Athen. Kritiker werfen Griechenland vor, nicht genügend gegen Steuerhinterziehung vorzugehen. Das soll sich nun mithilfe einer CD ändern.

Großeinsatz gegen mutmaßliche Steuerflüchtlinge in Athen: Die Staatsanwaltschaft, die Steuerfahndung und das griechische Finanzministerium haben diese Woche eine Sonderkommission gebildet.

Sie soll eine Liste mit 10.588 Privatpersonen und Firmen durchforsten, die in den Jahren 2006 und 2008 Konten bei der Schweizer Großbank UBS unterhielten – und dort womöglich Schwarzgeld bunkerten. In Griechenland spricht man von der „Borjans-Liste“ – eine Anspielung auf den nordrhein-westfälischen Finanzminister Norbert Walter-Borjans, der die Daten den Griechen vergangene Woche übergab. NRW hatte die Kontodaten 2012 einem Informanten abgekauft.

Land verliert durch Steuerhinterziehung jährlich bis zu 20 Milliarden Euro

Die griechischen Fahnder müssen nun zu klären versuchen, woher die Gelder auf den Schweizer Konten ihrer Landsleute stammten und ob sie versteuert waren. Es geht um Guthaben von bis zu 55 Millionen Euro im Einzelfall. Unter dem Strich summieren sich die Gelder auf 3,9 Milliarden Euro. Die grassierende Steuerhinterziehung und die Kapitalflucht gelten als wesentliche Ursachen der griechischen Schuldenkrise. Jährlich verliert das Land nach Angaben von Vize-Finanzminister Tryfon Alexiadis durch Steuerhinterziehung und Schmuggel 15 bis 20 Milliarden Euro. Das wäre rund ein Drittel der tatsächlichen Steuereinnahmen.

Doch die Arbeit der Steuerfahnder ist mühsam, auch weil es an qualifiziertem Personal fehlt. Aktuell laufen 38.000 Ermittlungen gegen rund 1,3 Millionen verdächtige Firmen und Privatleute. Die Borjans-Liste ist nicht die einzige Sammlung mit den Daten mutmaßlicher Steuersünder. Schon im Oktober 2010 erhielt der damalige griechische Finanzminister Giorgos Papakonstantinou die Lagarde-Liste – so genannt nach der seinerzeitigen französischen Amtskollegin Christine Lagarde. Sie übergab dem Griechen die CD mit den Datensätzen von 2062 griechischen Privatpersonen und Firmen, die Konten bei der Genfer Niederlassung der Großbank HSBC unterhielten. Französische Steuerfahnder hatten die Daten dem HSBC-Mitarbeiter Hervé Falciani abgekauft, der deswegen jetzt von einem Schweizer Gericht in Abwesenheit zu fünf Jahren Gefängnis verurteilt wurde.

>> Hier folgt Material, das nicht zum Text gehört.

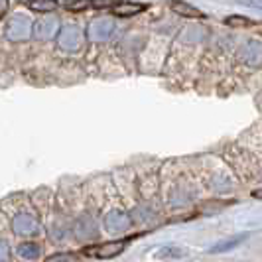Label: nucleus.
Here are the masks:
<instances>
[{
	"label": "nucleus",
	"instance_id": "obj_1",
	"mask_svg": "<svg viewBox=\"0 0 262 262\" xmlns=\"http://www.w3.org/2000/svg\"><path fill=\"white\" fill-rule=\"evenodd\" d=\"M126 247V241H115V243H106V245H97L93 249H85L83 254L93 256V258H113L120 254Z\"/></svg>",
	"mask_w": 262,
	"mask_h": 262
},
{
	"label": "nucleus",
	"instance_id": "obj_2",
	"mask_svg": "<svg viewBox=\"0 0 262 262\" xmlns=\"http://www.w3.org/2000/svg\"><path fill=\"white\" fill-rule=\"evenodd\" d=\"M171 10L184 18H205V12H201L199 8H195L189 2H182V0H173L171 2Z\"/></svg>",
	"mask_w": 262,
	"mask_h": 262
},
{
	"label": "nucleus",
	"instance_id": "obj_3",
	"mask_svg": "<svg viewBox=\"0 0 262 262\" xmlns=\"http://www.w3.org/2000/svg\"><path fill=\"white\" fill-rule=\"evenodd\" d=\"M144 10L146 4H132V2H122L117 8H113L115 16H120V18H130V16H136V14L144 12Z\"/></svg>",
	"mask_w": 262,
	"mask_h": 262
},
{
	"label": "nucleus",
	"instance_id": "obj_4",
	"mask_svg": "<svg viewBox=\"0 0 262 262\" xmlns=\"http://www.w3.org/2000/svg\"><path fill=\"white\" fill-rule=\"evenodd\" d=\"M28 8L34 12H53L57 8V0H26Z\"/></svg>",
	"mask_w": 262,
	"mask_h": 262
},
{
	"label": "nucleus",
	"instance_id": "obj_5",
	"mask_svg": "<svg viewBox=\"0 0 262 262\" xmlns=\"http://www.w3.org/2000/svg\"><path fill=\"white\" fill-rule=\"evenodd\" d=\"M247 238V235H238V236H233V238H229V241H223V243H219L217 247H213V249L209 250L211 254H215V252H225V250L229 249H235L238 243H243Z\"/></svg>",
	"mask_w": 262,
	"mask_h": 262
},
{
	"label": "nucleus",
	"instance_id": "obj_6",
	"mask_svg": "<svg viewBox=\"0 0 262 262\" xmlns=\"http://www.w3.org/2000/svg\"><path fill=\"white\" fill-rule=\"evenodd\" d=\"M225 24L231 28H247L252 24V20L247 18V16H227L225 18Z\"/></svg>",
	"mask_w": 262,
	"mask_h": 262
},
{
	"label": "nucleus",
	"instance_id": "obj_7",
	"mask_svg": "<svg viewBox=\"0 0 262 262\" xmlns=\"http://www.w3.org/2000/svg\"><path fill=\"white\" fill-rule=\"evenodd\" d=\"M63 6H66L69 12H81V10L89 8L91 2H89V0H66Z\"/></svg>",
	"mask_w": 262,
	"mask_h": 262
},
{
	"label": "nucleus",
	"instance_id": "obj_8",
	"mask_svg": "<svg viewBox=\"0 0 262 262\" xmlns=\"http://www.w3.org/2000/svg\"><path fill=\"white\" fill-rule=\"evenodd\" d=\"M93 8H117L122 0H89Z\"/></svg>",
	"mask_w": 262,
	"mask_h": 262
},
{
	"label": "nucleus",
	"instance_id": "obj_9",
	"mask_svg": "<svg viewBox=\"0 0 262 262\" xmlns=\"http://www.w3.org/2000/svg\"><path fill=\"white\" fill-rule=\"evenodd\" d=\"M18 252H20L24 258H30V256H36V254H38V247H36L34 243H26V245H22V247L18 249Z\"/></svg>",
	"mask_w": 262,
	"mask_h": 262
},
{
	"label": "nucleus",
	"instance_id": "obj_10",
	"mask_svg": "<svg viewBox=\"0 0 262 262\" xmlns=\"http://www.w3.org/2000/svg\"><path fill=\"white\" fill-rule=\"evenodd\" d=\"M185 252L180 249H173V247H168V249H162L158 252V256H168V258H180V256H184Z\"/></svg>",
	"mask_w": 262,
	"mask_h": 262
},
{
	"label": "nucleus",
	"instance_id": "obj_11",
	"mask_svg": "<svg viewBox=\"0 0 262 262\" xmlns=\"http://www.w3.org/2000/svg\"><path fill=\"white\" fill-rule=\"evenodd\" d=\"M67 258H73V254H59V256H52L48 262H71Z\"/></svg>",
	"mask_w": 262,
	"mask_h": 262
},
{
	"label": "nucleus",
	"instance_id": "obj_12",
	"mask_svg": "<svg viewBox=\"0 0 262 262\" xmlns=\"http://www.w3.org/2000/svg\"><path fill=\"white\" fill-rule=\"evenodd\" d=\"M6 10H8V0H0V18L6 14Z\"/></svg>",
	"mask_w": 262,
	"mask_h": 262
}]
</instances>
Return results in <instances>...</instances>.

Verdächtige hatten Verbindungen zu griechischen Politikern

Die griechische Seite zeigte allerdings anfangs keinen großen Eifer bei der Aufarbeitung der Liste. Die Datensammlung verschwand für lange Zeit im Finanzministerium. Als sie in einer Kopie wieder auftauchte, fehlten drei Namen auf der Liste – es handelte sich um Angehörige von Finanzminister Papakonstantinou. Der Politiker wurde im März wegen Urkundenfälschung zu einem Jahr Haft auf Bewährung verurteilt. Von den 2062 Kontoinhabern der Lagarde-Liste wurden bisher insgesamt erst 136 abschließend geprüft. Der Ertrag für den Fiskus: gerade mal 80 Millionen Euro.

Den Griechen liegen zwei weitere Listen mit Kontoinhabern in Luxemburg und Liechtenstein vor. Auch hier haben die Ermittlungen bisher aber wenig ergeben. Eine weitere Liste enthält die Namen von 306 Griechen, die während der Krise größeren Immobilienbesitz in Großbritannien erwarben. Gegen 32 von ihnen wird ermittelt, um festzustellen, ob die Käufe mit Schwarzgeld getätigt wurden. Außerdem beschäftigen sich die griechischen Steuerfahnder mit den Datensätzen von 54.246 einheimischen Bankkunden, die in den Krisenjahren 2009 bis 2012 Beträge von mehr als 100.000 Euro ins Ausland überwiesen haben. Unter dem Strich geht es um Überweisungen von 22,2 Milliarden Euro. Bis zum Mai dieses Jahres – neuere Angaben gibt es noch nicht – wurden 588 Fälle untersucht, weitere 1500 warten noch auf Prüfung.